» **EXERCISES**
**1)** Please summarize the post on optimizing LINQ queries in two sentences.
**2)** Answer these questions about the LINQ optimization post:
(a) What date appears at the top of the post?
(b) Which launch made the author expect more traffic to the server?
(c) What tool does the author start up when optimizing SQL queries?

====== TEXT EXTRACT ======

September 24th, 2008

How NOT To Optimize LINQ Statements

About a month ago I was experimenting with different ways to optimize my LINQ queries against the IdeaPipe database, in order to improve the read times. I wanted to improve the read times because our new Facebook Application was being launched and I anticipated an increase in our traffic to the server, which is used to host IdeaPipe and the Facebook Application component.

Whenever I am trying to optimize SQL queries I fire up SQL Server Profiler and take a look at how the queries are performing. This helps me identify queries that are taking a longer time to execute and probably need to be looked at or re-thought. One of the queries that I identified as needing improvement was the following LINQ query:

Old Query

from i in source
join xgl in GroupIdeaLinks on i.IdeaId equals xgl.IdeaId into groupLinksGroup
from gl in groupLinksGroup.DefaultIfEmpty()
let visibility = (gl == null ? 'O' : gl.Group.VisibilityPermission)
let groupId = (gl == null ? -1 : gl.GroupId)
where visibility == 'O' || GroupMembers.Count(m => m.GroupId == groupId && m.IsApproved && m.UserId == userId && (visibility == 'G' || (m.RoleId & (int)Role.Manager) == 0)) == 1
select i;

That produced this monster of a SQL statement:

SELECT [t5].[IdeaId], [t5].[CategoryId], [t5].[UserId], [t5].[IsPopular], [t5].[PopularOn], [t5].[Title], [t5].[SafeDescription], [t5].[Description], [t5].[Path], [t5].[Score], [t5].[Rank], [t5].[ExternalLink], [t5].[VideoLink], [t5].[BumpUpCount], [t5].[BumpDownCount], [t5].[TotalBumpCount], [t5].[TotalCommentCount], [t5].[CreatedOn], [t5].[rowversion]
FROM (
    SELECT [t4].[IdeaId], [t4].[CategoryId], [t4].[UserId], [t4].[IsPopular], [t4].[PopularOn], [t4].[Title], [t4].[SafeDescription], [t4].[Description], [t4].[Path], [t4].[Score], [t4].[Rank], [t4].[ExternalLink], [t4].[VideoLink], [t4].[BumpUpCount], [t4].[BumpDownCount], [t4].[TotalBumpCount], [t4].[TotalCommentCount], [t4].[CreatedOn], [t4].[rowversion], [t4].[value],
        (CASE
            WHEN [t4].[test] IS NULL THEN @p1
            ELSE [t4].[GroupId]
         END) AS [value2]
    FROM (
        SELECT [t0].[IdeaId], [t0].[CategoryId], [t0].[UserId], [t0].[IsPopular], [t0].[PopularOn], [t0].[Title], [t0].[SafeDescription], [t0].[Description], [t0].[Path], [t0].[Score], [t0].[Rank], [t0].[ExternalLink], [t0].[VideoLink], [t0].[BumpUpCount], [t0].[BumpDownCount], [t0].[TotalBumpCount], [t0].[TotalCommentCount], [t0].[CreatedOn], [t0].[rowversion], [t2].[test], [t2].[GroupId],
            (CASE
                WHEN [t2].[test] IS NULL THEN @p0
                ELSE CONVERT(NChar(1),[t3].[VisibilityPermission])

====== DATA SHOWN ======

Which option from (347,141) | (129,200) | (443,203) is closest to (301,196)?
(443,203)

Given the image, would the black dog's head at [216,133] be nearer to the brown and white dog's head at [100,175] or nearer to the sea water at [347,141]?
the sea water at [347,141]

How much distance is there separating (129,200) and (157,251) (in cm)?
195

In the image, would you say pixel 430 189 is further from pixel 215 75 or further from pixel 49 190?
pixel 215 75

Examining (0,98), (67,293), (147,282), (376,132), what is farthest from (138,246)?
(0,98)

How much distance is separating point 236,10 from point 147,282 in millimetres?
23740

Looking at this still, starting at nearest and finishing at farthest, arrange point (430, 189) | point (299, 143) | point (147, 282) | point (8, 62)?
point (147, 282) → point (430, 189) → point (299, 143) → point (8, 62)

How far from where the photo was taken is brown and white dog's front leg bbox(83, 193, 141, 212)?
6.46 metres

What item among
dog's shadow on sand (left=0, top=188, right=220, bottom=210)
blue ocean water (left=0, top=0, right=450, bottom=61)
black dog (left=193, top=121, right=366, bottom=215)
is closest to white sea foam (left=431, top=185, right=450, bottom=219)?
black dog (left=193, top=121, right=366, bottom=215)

======
====== DATA SHOWN ======

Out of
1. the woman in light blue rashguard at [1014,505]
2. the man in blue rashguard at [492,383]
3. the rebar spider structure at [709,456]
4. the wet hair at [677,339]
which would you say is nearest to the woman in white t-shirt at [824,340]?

======
====== DATA SHOWN ======

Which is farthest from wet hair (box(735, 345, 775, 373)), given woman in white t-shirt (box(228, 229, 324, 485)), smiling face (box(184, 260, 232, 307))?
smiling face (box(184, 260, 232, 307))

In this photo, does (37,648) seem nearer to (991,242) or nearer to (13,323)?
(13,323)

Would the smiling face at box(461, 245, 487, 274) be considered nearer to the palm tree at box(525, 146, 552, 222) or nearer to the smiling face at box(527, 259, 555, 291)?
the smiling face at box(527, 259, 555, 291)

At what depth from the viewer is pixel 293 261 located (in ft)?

======

» **EXERCISE RESULTS**
**1)** About a month before writing, the author tried different ways to optimize LINQ queries against the IdeaPipe database to improve read times, expecting more server traffic after the launch of a new Facebook Application. Using SQL Server Profiler to spot slow queries, the author found a LINQ query that needed improvement and that produced a very large SQL statement.

**2)**
(a) September 24th, 2008
(b) The new Facebook Application
(c) SQL Server Profiler